TEXT PROVIDED:
= Beginning of Section =
Granger and Newbold:
It has been well known for some time now that if one performs a regression and finds the residual series is strongly autocorrelated, then there are serious problems in interpreting the coefficients of the equation. Despite this, many papers still appear with equations having such symptoms and these equations are presented as though they have some worth. It is possible that earlier warnings have been stated insufficiently strongly. From our own studies we would conclude that if a regression equation relating economic variables is found to have strongly autocorrelated residuals, equivalent to a low Durbin-Watson value, the only conclusion that can be reached is that the equation is mis-specified, whatever the value of R^2 observed. …
It is not our intention in this paper to go deeply into the problem of how one should estimate equations in econometrics, but rather to point out the difficulties involved. In our opinion the econometrician can no longer ignore the time series properties of the variables with which he is concerned – except at his peril. The fact that many economic “Ålevels’ are near random walks or integrated processes means that considerable care has to be taken in specifying one’s equations… One cannot propose universal rules about how to analyse a group of time series as it is virtually always possible to find examples that could occur for which the rule would not apply.
Let us now visit the residuals of Juckes’ Union reconstruction. Here is a plot of residuals between the Union reconstruction and the archived instrumental temperature.
Figure 1. Residuals from Juckes “Union” reconstruction and archived instrumental temperature.
= End of Section =
SOURCE INFORMATION:
= Beginning of Section =
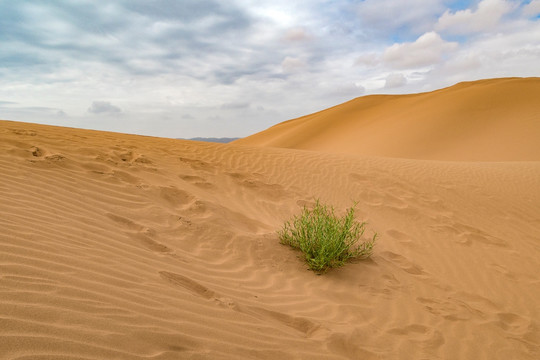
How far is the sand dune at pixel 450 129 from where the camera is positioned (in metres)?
18.3

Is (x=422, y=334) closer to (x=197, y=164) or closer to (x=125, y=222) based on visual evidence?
(x=125, y=222)

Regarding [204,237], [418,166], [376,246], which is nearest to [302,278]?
[204,237]

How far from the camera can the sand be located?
2.03 metres

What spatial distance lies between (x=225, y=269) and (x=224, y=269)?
0.04ft

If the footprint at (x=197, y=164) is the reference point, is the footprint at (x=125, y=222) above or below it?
below

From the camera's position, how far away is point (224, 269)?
11.6 ft

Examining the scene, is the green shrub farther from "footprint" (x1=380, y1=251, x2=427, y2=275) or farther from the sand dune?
the sand dune

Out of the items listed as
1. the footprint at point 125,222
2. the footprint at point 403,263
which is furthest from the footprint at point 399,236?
the footprint at point 125,222

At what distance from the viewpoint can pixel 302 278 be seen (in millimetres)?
3709

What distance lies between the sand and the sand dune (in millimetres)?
12622

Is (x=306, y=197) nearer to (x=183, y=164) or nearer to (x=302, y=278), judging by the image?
(x=183, y=164)

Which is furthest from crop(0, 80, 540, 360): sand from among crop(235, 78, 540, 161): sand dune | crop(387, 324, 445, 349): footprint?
crop(235, 78, 540, 161): sand dune

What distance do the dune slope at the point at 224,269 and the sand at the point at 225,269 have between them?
0.02 m

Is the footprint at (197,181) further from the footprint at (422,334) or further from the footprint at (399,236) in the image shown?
the footprint at (422,334)
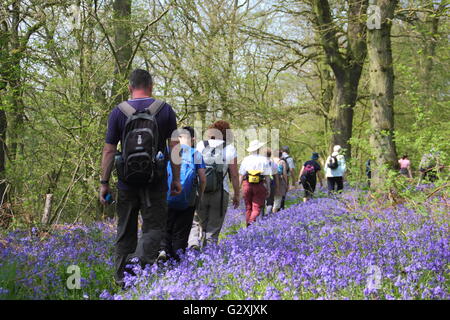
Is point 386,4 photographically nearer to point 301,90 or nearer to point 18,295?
point 18,295

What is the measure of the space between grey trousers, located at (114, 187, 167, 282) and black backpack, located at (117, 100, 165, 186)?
Answer: 183 millimetres

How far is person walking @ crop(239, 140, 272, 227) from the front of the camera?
9.27m

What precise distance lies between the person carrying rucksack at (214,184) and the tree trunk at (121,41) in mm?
3410

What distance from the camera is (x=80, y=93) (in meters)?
9.29

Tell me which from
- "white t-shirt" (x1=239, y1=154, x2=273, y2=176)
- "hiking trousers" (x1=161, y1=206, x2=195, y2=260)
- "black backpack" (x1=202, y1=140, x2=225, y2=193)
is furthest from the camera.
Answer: "white t-shirt" (x1=239, y1=154, x2=273, y2=176)

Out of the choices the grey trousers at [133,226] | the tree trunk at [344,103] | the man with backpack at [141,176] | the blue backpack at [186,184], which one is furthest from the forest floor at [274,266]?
the tree trunk at [344,103]

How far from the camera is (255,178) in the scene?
927 cm

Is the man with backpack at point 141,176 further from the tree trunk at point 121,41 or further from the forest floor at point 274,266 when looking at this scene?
the tree trunk at point 121,41

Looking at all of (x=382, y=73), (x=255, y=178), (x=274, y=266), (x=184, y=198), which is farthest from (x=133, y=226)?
(x=382, y=73)

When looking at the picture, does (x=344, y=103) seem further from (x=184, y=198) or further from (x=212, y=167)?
(x=184, y=198)

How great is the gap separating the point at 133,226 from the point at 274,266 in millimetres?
1474

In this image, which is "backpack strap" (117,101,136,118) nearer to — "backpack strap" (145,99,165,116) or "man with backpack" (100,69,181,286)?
"man with backpack" (100,69,181,286)

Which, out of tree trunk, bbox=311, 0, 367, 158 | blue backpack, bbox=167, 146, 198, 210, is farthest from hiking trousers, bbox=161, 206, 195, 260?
tree trunk, bbox=311, 0, 367, 158
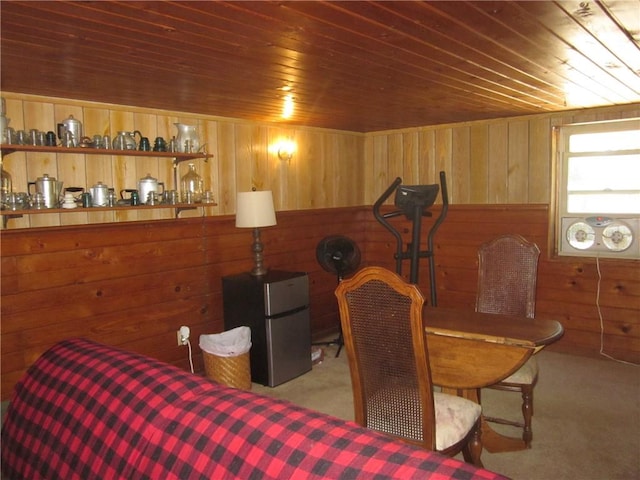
= End of Section =
QUESTIONS:
(1) From the text on regression residuals, pull out word for word the part that opens with the words containing "Let us now visit" and closes with "and archived instrumental temperature.".
(2) Name every person mentioned in the text on regression residuals.
(3) Carry on the text on regression residuals, picking up right after its last sentence.

ANSWERS PER TASK:
(1)
Let us now visit the residuals of Juckes’ Union reconstruction. Here is a plot of residuals between the Union reconstruction and the archived instrumental temperature.
Figure 1. Residuals from Juckes “Union” reconstruction and archived instrumental temperature.

(2) Granger, Newbold, Juckes

(3)
Plotting of residuals is a standard operation in applied statistics. A simple inspection of the plot strongly suggests the possibility of autocorrelated errors. A Durbin-Watson test (which is a very elementary test) returns a value of 1.09 far below the required minimum of 1.5. The p-value for autocorrelated residuals is 1.018e-07 – less than one in a millll-yun.
Following Granger and Newbold, the following can be asserted of the supposed relationship between temperature and the Juckes Union reconstruction:
“the only conclusion that can be reached is that the equation is mis-specified, whatever the value of R^2 observed”
If you do an elementary arima fit on the residuals, one gets highly significant ARMA(1,1) coefficients relative to the standard errors of the estimates:
ar1 ma1 intercept
0.9505 -0.7545 -0.0104
s.e. 0.0406 0.0941 0.0440
It is difficult (rather impossible) to contemplate an undergraduate econometrics student presenting a univariate relationship between two variables, with correlation between the only statistical test being performed. It is impossible to contemplate a student failing to carry out a Durbin-Watson (or equivalent) test. It is hard to imagine the response of statistical reviewers to a team of professors presenting an econometrics paper based on a single univariate equation with a Durbin-Watson statistic of 1.09. (It is taking all my will-power to avoid making a snarky comment.)
Now think about the reviewing by paleoclimatologists at Climates of the Past. No one has raised this topic. I suppose that either I or someone else will wander over to CPD and make this and other observations – but it would be nice to see some adequate reviewing within the discipline.